GIVEN EXERCISE A:
According to the passage on Japanese people in Germany, what ship did the Japanese women and children board in Hamburg to return to Japan?
GIVEN EXERCISE B:
Please carry on the passage on Japanese people in Germany, picking up after its last sentence.

EXCERPT:
>> Begin
There is a community of Japanese people in Germany (or Nihonjin in Germany) consisting mainly of expatriates from Japan as well as German citizens of Japanese descent.

Demographics

In 1932 Berlin was the home of about 20% of all of the Japanese people in Europe and Germany had become a centre for Japanese people sent by the Japanese Ministry of Education to study in Europe. In 1936 the Japanese people were declared Honorary Aryans by the Nazis. At the time of the 1941 Attack on Pearl Harbor about 300 Japanese people lived in Berlin. Around that time fewer than 200 Japanese women and children previously in Germany returned to Japan by ship. They boarded the Yasukunimaru, a ship operated by NYK Line, in Hamburg.

In 1963 there were 800 Japanese people in Hamburg, including 50 children.
>> End
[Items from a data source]
>> Begin
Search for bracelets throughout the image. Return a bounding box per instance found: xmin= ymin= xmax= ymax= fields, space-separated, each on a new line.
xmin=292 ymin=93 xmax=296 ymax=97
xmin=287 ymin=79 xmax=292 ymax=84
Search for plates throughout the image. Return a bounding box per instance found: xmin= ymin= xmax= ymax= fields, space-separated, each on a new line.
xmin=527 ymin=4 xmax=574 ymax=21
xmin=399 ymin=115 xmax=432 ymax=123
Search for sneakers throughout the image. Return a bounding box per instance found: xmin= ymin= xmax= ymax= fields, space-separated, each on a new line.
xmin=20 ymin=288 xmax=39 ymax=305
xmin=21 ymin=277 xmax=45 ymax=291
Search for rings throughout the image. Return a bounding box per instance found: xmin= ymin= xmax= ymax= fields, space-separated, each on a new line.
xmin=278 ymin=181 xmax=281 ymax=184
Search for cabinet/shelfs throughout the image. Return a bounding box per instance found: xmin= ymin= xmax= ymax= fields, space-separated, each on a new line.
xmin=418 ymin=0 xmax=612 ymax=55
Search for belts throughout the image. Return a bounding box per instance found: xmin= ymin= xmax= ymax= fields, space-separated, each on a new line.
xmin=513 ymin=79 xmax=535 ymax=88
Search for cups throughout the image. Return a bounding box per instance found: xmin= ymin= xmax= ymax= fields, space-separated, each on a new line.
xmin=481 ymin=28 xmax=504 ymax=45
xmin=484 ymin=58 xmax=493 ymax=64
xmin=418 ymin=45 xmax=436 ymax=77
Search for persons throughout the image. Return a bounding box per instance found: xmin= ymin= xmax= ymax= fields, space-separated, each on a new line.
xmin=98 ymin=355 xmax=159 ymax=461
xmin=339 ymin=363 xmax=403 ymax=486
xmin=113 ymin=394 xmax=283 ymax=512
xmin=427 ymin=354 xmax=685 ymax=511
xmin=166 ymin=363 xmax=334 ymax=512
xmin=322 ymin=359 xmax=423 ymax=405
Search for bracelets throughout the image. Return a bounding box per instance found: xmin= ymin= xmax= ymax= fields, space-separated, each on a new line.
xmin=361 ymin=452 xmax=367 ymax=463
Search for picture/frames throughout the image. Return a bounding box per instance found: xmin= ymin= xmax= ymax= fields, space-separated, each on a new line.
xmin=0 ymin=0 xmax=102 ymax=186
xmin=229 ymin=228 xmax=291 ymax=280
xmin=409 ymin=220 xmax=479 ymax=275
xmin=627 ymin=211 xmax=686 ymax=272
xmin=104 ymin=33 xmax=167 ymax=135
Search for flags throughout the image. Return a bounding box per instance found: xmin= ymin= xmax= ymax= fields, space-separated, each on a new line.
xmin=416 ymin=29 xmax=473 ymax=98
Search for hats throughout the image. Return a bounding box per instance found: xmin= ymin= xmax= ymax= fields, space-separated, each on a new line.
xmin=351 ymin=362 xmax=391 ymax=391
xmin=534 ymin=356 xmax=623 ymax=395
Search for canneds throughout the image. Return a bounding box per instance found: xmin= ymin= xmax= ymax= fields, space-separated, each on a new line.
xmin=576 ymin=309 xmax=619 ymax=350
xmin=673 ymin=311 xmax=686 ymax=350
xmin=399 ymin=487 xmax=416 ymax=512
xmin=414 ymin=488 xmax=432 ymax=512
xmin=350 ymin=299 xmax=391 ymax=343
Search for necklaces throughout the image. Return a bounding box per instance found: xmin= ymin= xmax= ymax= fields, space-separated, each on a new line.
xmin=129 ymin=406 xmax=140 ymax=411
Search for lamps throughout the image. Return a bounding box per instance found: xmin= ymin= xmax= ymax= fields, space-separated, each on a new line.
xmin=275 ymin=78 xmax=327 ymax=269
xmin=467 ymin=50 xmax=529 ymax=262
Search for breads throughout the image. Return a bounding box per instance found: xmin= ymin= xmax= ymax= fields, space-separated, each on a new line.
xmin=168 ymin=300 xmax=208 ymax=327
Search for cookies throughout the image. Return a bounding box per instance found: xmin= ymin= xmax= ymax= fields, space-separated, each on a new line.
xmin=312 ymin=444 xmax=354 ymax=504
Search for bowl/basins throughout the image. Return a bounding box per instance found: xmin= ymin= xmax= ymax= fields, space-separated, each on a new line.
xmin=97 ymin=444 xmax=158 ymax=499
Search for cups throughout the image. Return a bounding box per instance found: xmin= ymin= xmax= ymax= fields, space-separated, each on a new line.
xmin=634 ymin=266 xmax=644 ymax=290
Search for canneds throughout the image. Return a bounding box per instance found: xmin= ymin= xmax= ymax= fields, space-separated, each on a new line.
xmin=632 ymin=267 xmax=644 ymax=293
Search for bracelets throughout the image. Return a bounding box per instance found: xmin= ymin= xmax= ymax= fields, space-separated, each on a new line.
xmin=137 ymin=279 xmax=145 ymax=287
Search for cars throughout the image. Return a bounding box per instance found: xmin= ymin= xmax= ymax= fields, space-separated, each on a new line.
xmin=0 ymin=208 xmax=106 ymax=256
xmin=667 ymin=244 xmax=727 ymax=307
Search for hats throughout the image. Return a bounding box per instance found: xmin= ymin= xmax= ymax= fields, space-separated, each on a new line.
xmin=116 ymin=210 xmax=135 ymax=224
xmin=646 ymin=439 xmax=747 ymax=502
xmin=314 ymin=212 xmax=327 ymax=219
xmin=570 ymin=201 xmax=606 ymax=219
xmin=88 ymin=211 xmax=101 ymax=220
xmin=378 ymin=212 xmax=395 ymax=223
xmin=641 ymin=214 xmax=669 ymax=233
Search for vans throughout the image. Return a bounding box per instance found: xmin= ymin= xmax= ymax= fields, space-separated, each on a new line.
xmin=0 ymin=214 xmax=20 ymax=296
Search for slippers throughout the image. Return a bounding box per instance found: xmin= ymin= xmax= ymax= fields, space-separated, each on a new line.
>> End
WRITTEN RESPONSE A:
The Yasukunimaru, a ship operated by NYK Line.

WRITTEN RESPONSE B:
In 1985 there were about 16,500 Japanese persons living in West Germany. The largest group, making up about 6,000, resided in Düsseldorf, and there were other Japanese communities in Berlin and Hamburg. At this time, over 90% of ethnic Japanese households in West Germany had an affluent corporate executive as the head of the household. This executive often stayed in Germany for three to five years, and company employees arriving in Germany often move into residences formerly occupied by those returning to Japan.

Tourism
In 1975, 195,350 Japanese people visited West Germany. In 1984 that figure was about 400,000.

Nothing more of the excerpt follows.